Im Schnitt sollte jeder Mensch in Österreich 100.000 Euro am Konto haben – suggeriert eine aktuelle Studie über das private Finanzvermögen der Österreicher. Die Wahrheit ist natürlich eine ganz andere.
Wien. „Finanzvermögen der Österreicher in Rekordhöhe“, jubelt „Der Standard“ in einer übernommenen APA-Meldung. Nach einem Einbruch (minus 15 Mrd. Euro oder 2,2%) im ersten Quartal 2020 aufgrund Corona-bedingter Aktienwertverluste hätten sich die Märkte wieder erholt und „die Österreicher“ so viel privates Finanzvermögen angesammelt wie nie zuvor. Dieses Finanzvermögen setzt sich aus Bargeld, Spareinlagen, Aktien und Fonds zusammen und beläuft sich in Österreich nun zum Ende des zweiten Quartals auf insgesamt 722 Milliarden Euro. Legt man dies auf Bevölkerung um, d.h. auf die rund 7,2 Millionen erwachsenen Menschen in Österreich (ungeachtet der Staatsbürgerschaft), dann hat also jede Person im Schnitt über 100.000 Euro auf dem Konto. Die meisten Menschen werden sich angesichts dieses statistischen Mittelwertes jedoch fragen: Wo ist mein Geld?
Hohle Statistik ohne Wert
Nun, es hat jemand anderer. Die Blödsinnigkeit des „Standard“-Titels sowie der gesamten Meldung, die auf eine Untersuchung der ING-Bank anhand von EZB‑, Börsen- und Eurostat-Daten zurückgeht, ist evident. Freilich wird mit propagandistischer Absicht suggeriert, „die Österreicher“ würden immer reicher und es ginge ihnen so gut wie nie zuvor. In Wahrheit trifft dies selbstverständlich nur auf eine kleine Minderheit zu: Diese hat weit mehr als die 100.000 Euro, die statistisch jeder besitzen sollte, nämlich Millionen- und Milliardenbeträge, wodurch für die große Masse natürlich weitaus weniger oder eben gar nichts übrigbleibt, viele Menschen haben auch ein Minus am Konto. 16,9 Prozent der österreichischen Bevölkerung sind armuts- oder ausgrenzungsgefährdet, 13,3 Prozent armutsgefährdet, 2,6% erheblich materiell depriviert (so die aktuellen Infos der Armutskonferenz). Ein relevanter Anteil der Bevölkerung lebt zwar unter relativ sicheren Existenzbedingungen, kann auf Basis der Löhne und Gehälter aber eben nur leben, kein Vermögen oder Eigentum „ansparen“, wie gerne empfohlen wird. Das sind die wahren Fakten. Und es gibt einen Zusammenhang: Die einen sind nur deshalb reich, weil die anderen arm sind – und umgekehrt.
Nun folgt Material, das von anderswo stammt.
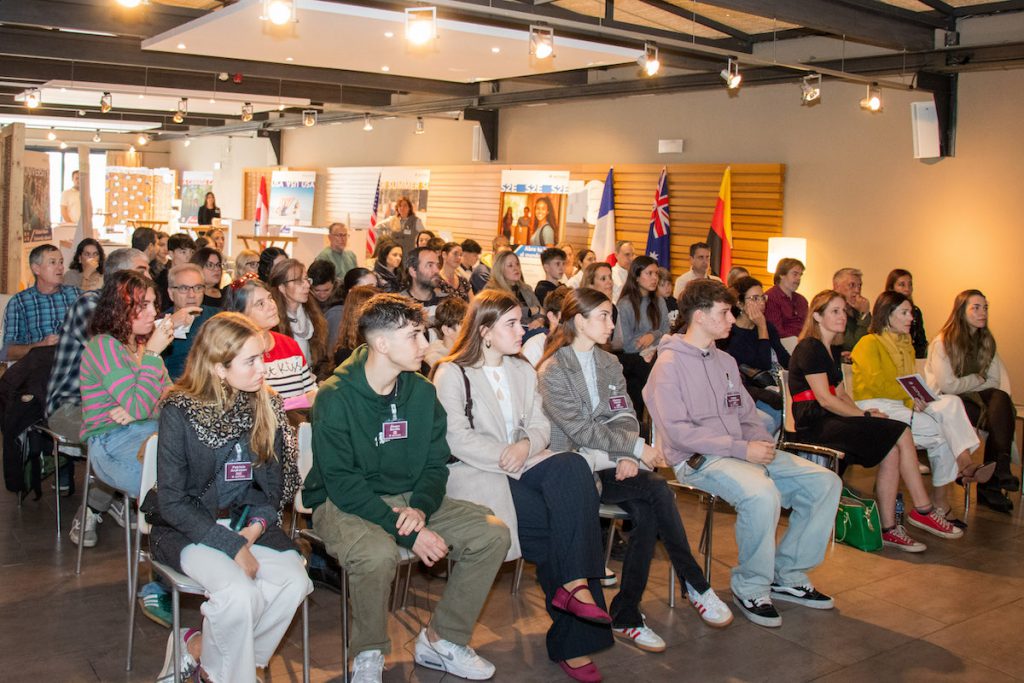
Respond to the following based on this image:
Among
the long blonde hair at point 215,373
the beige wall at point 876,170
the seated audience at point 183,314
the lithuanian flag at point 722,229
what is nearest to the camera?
the long blonde hair at point 215,373

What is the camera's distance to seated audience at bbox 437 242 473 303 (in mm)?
7469

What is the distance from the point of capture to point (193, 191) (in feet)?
80.1

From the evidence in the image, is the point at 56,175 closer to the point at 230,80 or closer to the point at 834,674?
the point at 230,80

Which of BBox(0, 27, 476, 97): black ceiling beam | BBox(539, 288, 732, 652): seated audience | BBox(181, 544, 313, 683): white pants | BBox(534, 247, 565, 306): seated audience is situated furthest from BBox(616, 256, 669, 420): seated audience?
BBox(0, 27, 476, 97): black ceiling beam

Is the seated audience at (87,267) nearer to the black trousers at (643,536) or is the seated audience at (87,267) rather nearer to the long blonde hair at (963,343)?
the black trousers at (643,536)

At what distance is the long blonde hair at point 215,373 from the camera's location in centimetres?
313

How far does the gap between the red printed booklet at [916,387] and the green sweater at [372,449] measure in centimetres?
316

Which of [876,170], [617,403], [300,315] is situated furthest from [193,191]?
[617,403]

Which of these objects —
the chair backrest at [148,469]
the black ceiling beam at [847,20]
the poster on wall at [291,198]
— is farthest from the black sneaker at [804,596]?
the poster on wall at [291,198]

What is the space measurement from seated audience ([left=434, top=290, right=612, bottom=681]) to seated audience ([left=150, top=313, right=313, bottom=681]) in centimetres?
75

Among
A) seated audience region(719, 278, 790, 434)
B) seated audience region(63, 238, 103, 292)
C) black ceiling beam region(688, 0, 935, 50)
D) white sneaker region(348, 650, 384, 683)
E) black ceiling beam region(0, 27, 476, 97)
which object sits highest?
black ceiling beam region(0, 27, 476, 97)

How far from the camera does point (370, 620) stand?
317cm

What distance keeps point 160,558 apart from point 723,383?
8.35 ft

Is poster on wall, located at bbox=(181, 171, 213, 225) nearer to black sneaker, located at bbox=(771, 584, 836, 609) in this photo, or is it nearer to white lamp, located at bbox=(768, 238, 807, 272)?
white lamp, located at bbox=(768, 238, 807, 272)
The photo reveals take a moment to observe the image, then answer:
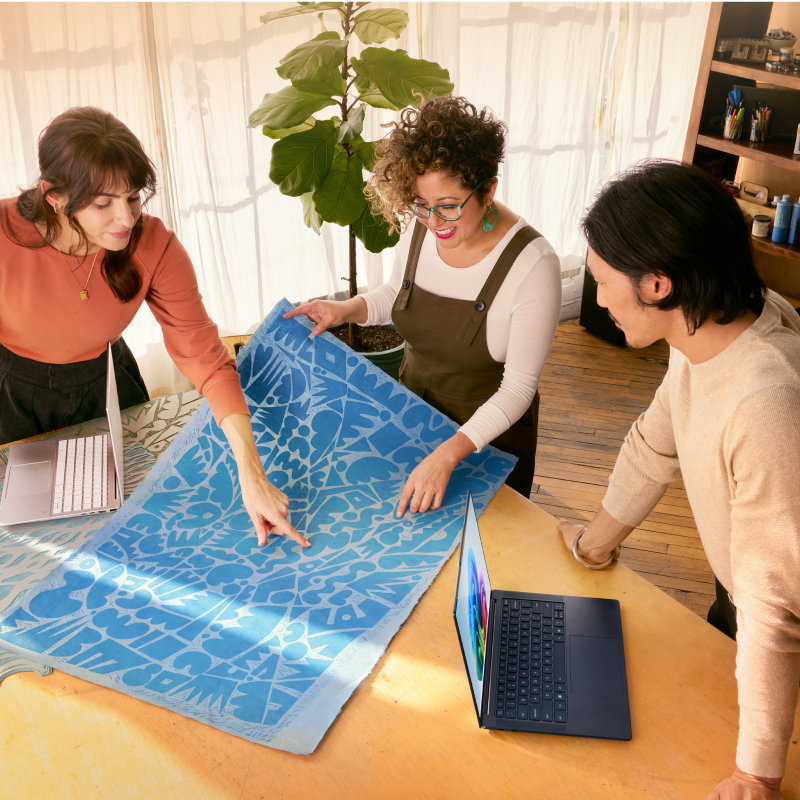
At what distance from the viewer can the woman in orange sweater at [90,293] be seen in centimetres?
175

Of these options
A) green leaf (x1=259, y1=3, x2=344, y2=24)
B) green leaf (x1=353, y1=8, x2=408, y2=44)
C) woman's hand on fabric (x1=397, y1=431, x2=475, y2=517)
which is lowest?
woman's hand on fabric (x1=397, y1=431, x2=475, y2=517)

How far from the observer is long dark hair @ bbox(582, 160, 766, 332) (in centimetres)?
121

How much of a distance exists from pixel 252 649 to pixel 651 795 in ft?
2.39

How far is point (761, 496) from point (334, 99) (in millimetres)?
2046

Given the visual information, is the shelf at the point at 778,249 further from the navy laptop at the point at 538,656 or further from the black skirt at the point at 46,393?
the black skirt at the point at 46,393

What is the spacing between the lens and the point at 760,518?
117cm

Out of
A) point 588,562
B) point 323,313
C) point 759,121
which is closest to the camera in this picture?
point 588,562

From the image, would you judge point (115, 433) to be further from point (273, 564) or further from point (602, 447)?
point (602, 447)

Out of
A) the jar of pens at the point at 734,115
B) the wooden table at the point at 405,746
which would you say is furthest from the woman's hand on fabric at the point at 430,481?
the jar of pens at the point at 734,115

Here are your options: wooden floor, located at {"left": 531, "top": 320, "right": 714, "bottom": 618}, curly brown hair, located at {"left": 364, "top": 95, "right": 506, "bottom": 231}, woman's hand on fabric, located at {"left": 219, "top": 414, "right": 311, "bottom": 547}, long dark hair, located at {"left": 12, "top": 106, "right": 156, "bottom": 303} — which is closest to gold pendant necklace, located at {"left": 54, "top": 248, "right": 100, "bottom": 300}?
long dark hair, located at {"left": 12, "top": 106, "right": 156, "bottom": 303}

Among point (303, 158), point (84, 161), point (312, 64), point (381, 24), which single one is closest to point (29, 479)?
point (84, 161)

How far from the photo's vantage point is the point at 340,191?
8.96 feet

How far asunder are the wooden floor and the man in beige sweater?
5.44ft

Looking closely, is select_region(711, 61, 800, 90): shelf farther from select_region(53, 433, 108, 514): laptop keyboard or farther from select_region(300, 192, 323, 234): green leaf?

Kapitalismus schafft Ungleichheit
Dass sich die Mehrheit der abgesichert eigentumslosen Menschen oder gar die armen Menschen nun freuen sollen, dass die österreichischen Reichen und Superreichen noch reicher werden, ist ein bisschen viel verlangt, zumal in der ING-„Studie“ nur Privatvermögen erfasst wird, das unproduktiv ist, also nicht für materielle Investitionen genützt wird. Hier zieht nicht einmal mehr der Schmäh, dass durch kapitalistische Reichtümer eben auch Arbeitsplätze geschaffen würden. Und die Wahrheit ist sowieso umgekehrt: Die Masse der arbeitenden Menschen schaffen mit ihrer Arbeitskraft den Reichtum, den sich die Kapitalisten als Profit aneignen, während für die eigentlichen Produzenten nur die Existenzsicherung vorgesehen ist – und für manche nicht einmal das. Die Corona-Epidemie und die folgende Wirtschaftskrise verschärfen die Situation weiter. Wenn ein Wirtschafts- und Gesellschaftssystem solche Ungleichheiten schafft – und zwar nicht zufällig, sondern aufgrund seiner Gesetzmäßigkeiten –, dann ist es für die große Masse der Menschen nichts als Ausbeutung und daher entbehrlich. Man muss die Herrschenden des Kapitalismus offensichtlich entmachten und enteignen, um Gerechtigkeit und Wohlstand für alle zu erhalten. Das wäre wahre Umverteilung und Gerechtigkeit.